**WHAT YOU ARE ASKED TO DO**
Type every record exactly as it appears.

**RECORDED DATA**
+---+

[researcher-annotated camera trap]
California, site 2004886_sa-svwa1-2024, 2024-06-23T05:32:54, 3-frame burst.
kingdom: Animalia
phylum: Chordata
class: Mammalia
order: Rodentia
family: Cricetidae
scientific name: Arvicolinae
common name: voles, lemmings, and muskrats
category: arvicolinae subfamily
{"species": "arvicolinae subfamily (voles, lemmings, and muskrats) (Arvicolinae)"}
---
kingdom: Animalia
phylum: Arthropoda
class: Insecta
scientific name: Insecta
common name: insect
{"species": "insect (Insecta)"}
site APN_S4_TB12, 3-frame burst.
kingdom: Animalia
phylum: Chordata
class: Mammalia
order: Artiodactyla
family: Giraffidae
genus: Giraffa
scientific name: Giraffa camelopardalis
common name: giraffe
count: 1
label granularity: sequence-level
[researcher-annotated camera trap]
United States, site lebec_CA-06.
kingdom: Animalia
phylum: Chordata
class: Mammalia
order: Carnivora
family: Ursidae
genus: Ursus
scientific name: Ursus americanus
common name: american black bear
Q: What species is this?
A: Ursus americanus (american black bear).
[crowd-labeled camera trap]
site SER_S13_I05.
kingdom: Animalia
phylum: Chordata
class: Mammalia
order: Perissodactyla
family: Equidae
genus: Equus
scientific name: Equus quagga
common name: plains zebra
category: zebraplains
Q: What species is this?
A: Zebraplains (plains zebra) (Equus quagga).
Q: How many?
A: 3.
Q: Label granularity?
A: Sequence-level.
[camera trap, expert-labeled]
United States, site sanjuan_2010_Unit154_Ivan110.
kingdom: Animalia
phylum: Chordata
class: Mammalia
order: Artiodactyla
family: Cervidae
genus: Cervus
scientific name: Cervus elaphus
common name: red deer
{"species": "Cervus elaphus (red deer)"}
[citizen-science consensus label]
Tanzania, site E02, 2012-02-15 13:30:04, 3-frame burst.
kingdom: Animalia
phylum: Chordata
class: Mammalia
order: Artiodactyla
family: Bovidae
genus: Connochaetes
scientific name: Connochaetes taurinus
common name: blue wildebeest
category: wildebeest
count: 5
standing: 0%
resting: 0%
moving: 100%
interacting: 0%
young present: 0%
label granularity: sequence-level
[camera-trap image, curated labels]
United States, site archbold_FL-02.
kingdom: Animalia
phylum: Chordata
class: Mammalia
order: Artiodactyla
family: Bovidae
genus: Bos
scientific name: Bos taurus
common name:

+---+

**WRITTEN SOLUTION**
[researcher-annotated camera trap]
California, site 2004886_sa-svwa1-2024, 2024-06-23T05:32:54, 3-frame burst.
kingdom: Animalia
phylum: Chordata
class: Mammalia
order: Rodentia
family: Cricetidae
scientific name: Arvicolinae
common name: voles, lemmings, and muskrats
category: arvicolinae subfamily
{"species": "arvicolinae subfamily (voles, lemmings, and muskrats) (Arvicolinae)"}
---
kingdom: Animalia
phylum: Arthropoda
class: Insecta
scientific name: Insecta
common name: insect
{"species": "insect (Insecta)"}
site APN_S4_TB12, 3-frame burst.
kingdom: Animalia
phylum: Chordata
class: Mammalia
order: Artiodactyla
family: Giraffidae
genus: Giraffa
scientific name: Giraffa camelopardalis
common name: giraffe
count: 1
label granularity: sequence-level
[researcher-annotated camera trap]
United States, site lebec_CA-06.
kingdom: Animalia
phylum: Chordata
class: Mammalia
order: Carnivora
family: Ursidae
genus: Ursus
scientific name: Ursus americanus
common name: american black bear
Q: What species is this?
A: Ursus americanus (american black bear).
[crowd-labeled camera trap]
site SER_S13_I05.
kingdom: Animalia
phylum: Chordata
class: Mammalia
order: Perissodactyla
family: Equidae
genus: Equus
scientific name: Equus quagga
common name: plains zebra
category: zebraplains
Q: What species is this?
A: Zebraplains (plains zebra) (Equus quagga).
Q: How many?
A: 3.
Q: Label granularity?
A: Sequence-level.
[camera trap, expert-labeled]
United States, site sanjuan_2010_Unit154_Ivan110.
kingdom: Animalia
phylum: Chordata
class: Mammalia
order: Artiodactyla
family: Cervidae
genus: Cervus
scientific name: Cervus elaphus
common name: red deer
{"species": "Cervus elaphus (red deer)"}
[citizen-science consensus label]
Tanzania, site E02, 2012-02-15 13:30:04, 3-frame burst.
kingdom: Animalia
phylum: Chordata
class: Mammalia
order: Artiodactyla
family: Bovidae
genus: Connochaetes
scientific name: Connochaetes taurinus
common name: blue wildebeest
category: wildebeest
count: 5
standing: 0%
resting: 0%
moving: 100%
interacting: 0%
young present: 0%
label granularity: sequence-level
[camera-trap image, curated labels]
United States, site archbold_FL-02.
kingdom: Animalia
phylum: Chordata
class: Mammalia
order: Artiodactyla
family: Bovidae
genus: Bos
scientific name: Bos taurus
common name:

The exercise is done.